I agreed with Matt S.

9:48AM PDT on Apr 4, 2013

I don't believe we need to drink milk throughout our life for the reason that children and young animals were weaned off from their mother's milk when they are old enough to consume solid food. It is natural that we can survive and live healthy on other food excluding milk from our diet and that is a fact of life. For example just look at animals, once the young are wean off their mother's milk they don't go back to drink milk from their mother or other adult animal that produce milk.

11:17PM PDT on Mar 28, 2013

ty for posting... so much of everything lowfat ... is higher in something else bad for you.

5:26AM PDT on Mar 26, 2013


2:50AM PDT on Mar 26, 2013

Don't eat dairy products or meat.

3:26PM PDT on Mar 25, 2013

Thank you Eric for Sharing this!

8:28AM PDT on Mar 25, 2013

just skip the milk altogether. cow's milk is designed to make baby cows grow fat fast. adult humans don't need milk, but if they're still thirsty for it go ask your mother, but leave the cows alone.

2:17AM PDT on Mar 25, 2013

Christine, the scenario you describe is typical of factory farmed dairy cows, but not ALL dairy cows. The dairies in my area breed only about 1/4th of the herd, to replenish the productive cows when they become too old to pay their way and then are retired or sent to slaughter. A cow does not need to be pregnant to provide milk, and you're wrong about humans being the ONLY species to drink the milk of another. We may be the only species that KEEPS another species for their milk production, but many other species will nurse the young of other species, and that includes goats. A good dairy cow will produce enough milk to feed her calf as well as contribute to the farm's "product", so again, not correct that calves are removed immediately so the cow can continue to produce milk only "for sale". If that were true, then the farmer would have to feed the calves something what?

Dianne D., you posted that same misinformation in another Care2 article. I drink almond milk and the carton very clearly states 90 calories per serving. Unless YOUR serving size glass is a shot glass, it's more than 30 calories.

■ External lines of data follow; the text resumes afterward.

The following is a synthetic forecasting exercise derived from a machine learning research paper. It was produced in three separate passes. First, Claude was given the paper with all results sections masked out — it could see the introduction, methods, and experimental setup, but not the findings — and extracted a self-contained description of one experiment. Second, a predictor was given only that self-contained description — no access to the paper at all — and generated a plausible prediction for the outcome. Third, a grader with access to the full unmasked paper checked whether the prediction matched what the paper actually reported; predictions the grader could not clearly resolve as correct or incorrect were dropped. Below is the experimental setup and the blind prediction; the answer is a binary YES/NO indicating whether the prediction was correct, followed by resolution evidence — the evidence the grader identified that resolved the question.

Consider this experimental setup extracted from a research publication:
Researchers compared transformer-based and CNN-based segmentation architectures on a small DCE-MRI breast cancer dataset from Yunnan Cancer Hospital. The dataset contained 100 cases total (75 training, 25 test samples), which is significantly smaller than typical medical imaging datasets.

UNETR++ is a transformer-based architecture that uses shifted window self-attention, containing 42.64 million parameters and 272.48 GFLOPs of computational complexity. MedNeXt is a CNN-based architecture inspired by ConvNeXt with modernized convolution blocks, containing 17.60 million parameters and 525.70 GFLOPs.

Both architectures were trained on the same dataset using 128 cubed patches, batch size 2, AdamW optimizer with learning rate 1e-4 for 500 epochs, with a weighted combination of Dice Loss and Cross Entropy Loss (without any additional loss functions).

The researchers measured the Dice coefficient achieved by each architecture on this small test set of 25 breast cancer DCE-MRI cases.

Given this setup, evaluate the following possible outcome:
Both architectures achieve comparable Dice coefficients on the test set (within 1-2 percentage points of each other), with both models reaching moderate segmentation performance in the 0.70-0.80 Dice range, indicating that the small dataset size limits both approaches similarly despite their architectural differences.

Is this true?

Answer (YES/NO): YES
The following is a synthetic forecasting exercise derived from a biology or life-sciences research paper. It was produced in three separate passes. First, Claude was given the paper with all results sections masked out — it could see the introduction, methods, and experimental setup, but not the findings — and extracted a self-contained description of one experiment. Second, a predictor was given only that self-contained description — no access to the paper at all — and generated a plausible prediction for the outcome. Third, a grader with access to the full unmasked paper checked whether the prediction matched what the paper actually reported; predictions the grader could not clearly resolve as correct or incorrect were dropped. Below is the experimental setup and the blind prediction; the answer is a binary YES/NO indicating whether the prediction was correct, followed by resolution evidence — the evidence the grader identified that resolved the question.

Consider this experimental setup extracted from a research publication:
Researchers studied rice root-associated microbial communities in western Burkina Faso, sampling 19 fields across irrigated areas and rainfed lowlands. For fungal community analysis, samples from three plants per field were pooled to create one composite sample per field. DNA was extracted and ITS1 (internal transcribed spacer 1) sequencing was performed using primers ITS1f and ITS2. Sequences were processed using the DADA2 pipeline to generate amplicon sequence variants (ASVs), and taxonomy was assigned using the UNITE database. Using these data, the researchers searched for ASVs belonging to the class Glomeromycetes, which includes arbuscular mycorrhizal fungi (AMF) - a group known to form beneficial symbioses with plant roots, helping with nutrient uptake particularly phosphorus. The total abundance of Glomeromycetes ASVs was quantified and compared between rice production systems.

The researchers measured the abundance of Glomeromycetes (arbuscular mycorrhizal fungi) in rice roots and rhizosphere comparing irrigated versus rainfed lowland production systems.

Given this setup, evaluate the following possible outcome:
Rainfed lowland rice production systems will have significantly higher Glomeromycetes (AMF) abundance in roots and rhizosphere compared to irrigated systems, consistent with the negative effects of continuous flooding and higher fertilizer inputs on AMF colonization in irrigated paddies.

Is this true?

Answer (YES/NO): YES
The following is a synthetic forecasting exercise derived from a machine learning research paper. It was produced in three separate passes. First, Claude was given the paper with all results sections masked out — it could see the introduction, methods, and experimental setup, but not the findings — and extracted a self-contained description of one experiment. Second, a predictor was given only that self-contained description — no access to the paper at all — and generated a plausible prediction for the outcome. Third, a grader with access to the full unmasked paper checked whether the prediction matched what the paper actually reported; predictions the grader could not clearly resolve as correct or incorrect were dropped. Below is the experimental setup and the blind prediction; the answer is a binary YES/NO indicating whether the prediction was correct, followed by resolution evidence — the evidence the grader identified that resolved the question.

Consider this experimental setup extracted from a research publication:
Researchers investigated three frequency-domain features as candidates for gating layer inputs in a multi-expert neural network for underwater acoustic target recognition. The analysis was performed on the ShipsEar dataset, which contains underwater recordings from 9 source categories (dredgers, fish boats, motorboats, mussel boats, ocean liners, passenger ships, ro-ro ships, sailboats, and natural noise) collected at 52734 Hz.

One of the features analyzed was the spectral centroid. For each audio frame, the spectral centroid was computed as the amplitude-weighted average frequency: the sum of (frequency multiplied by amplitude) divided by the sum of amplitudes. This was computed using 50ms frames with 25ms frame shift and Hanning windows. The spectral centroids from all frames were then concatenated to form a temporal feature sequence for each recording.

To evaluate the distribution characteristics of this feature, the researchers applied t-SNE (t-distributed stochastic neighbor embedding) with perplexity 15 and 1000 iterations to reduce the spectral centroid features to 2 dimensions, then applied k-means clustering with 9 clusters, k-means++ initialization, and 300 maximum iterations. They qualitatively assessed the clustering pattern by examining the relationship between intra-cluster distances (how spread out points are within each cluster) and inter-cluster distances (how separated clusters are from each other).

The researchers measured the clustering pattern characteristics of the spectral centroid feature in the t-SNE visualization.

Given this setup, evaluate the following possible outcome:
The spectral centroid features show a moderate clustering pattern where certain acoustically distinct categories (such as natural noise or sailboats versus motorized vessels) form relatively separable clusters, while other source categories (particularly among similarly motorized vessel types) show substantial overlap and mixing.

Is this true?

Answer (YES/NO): NO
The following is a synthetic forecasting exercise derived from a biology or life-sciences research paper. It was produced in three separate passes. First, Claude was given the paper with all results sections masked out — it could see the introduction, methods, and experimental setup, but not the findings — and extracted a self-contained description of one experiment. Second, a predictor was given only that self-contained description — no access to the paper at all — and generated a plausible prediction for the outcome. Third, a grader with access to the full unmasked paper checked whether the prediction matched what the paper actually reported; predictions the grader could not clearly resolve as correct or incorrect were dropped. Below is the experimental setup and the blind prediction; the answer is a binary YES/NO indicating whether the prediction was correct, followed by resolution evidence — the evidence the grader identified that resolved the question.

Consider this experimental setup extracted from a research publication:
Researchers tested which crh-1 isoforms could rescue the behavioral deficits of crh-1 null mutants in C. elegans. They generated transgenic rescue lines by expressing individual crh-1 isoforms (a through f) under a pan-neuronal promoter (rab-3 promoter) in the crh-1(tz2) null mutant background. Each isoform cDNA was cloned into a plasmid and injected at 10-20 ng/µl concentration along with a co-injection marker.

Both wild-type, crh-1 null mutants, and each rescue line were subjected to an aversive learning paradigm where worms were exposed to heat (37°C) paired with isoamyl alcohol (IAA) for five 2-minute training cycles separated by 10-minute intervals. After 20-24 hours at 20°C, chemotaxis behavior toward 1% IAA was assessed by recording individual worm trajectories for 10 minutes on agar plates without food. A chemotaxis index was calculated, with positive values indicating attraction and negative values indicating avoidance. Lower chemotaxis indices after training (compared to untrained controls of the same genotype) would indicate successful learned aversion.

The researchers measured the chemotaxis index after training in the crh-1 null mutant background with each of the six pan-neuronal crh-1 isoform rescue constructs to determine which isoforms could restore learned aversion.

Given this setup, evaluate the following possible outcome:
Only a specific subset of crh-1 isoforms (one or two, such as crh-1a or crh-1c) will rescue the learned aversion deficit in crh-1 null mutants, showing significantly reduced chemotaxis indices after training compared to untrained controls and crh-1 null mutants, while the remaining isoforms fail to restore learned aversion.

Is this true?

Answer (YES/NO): YES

12:46PM PDT on Mar 24, 2013

Personally, I find the idea of an adult human drinking the milk of another species very odd; no other animal on the planet does it. But that's just my personal opinion. Anyone can drink whatever they like, that's their own business, and I would never attack anyone's diet. Having said that, if you choose to drink dairy milk, please don't kid yourself that by buying organic or raw or local or fresh or whatever makes the slightest bit of difference in terms of animal welfare. The fact is that when we take away a cow's milk, she can't feed her calf, and the calf (apart from a small number of females retained to replenish the herd) is separated from its mother, causing them both distress, and sent to a slaughterhouse.

8:57AM PDT on Mar 24, 2013

Hard to know what is really good or bad for you ,with all the conflicted studies!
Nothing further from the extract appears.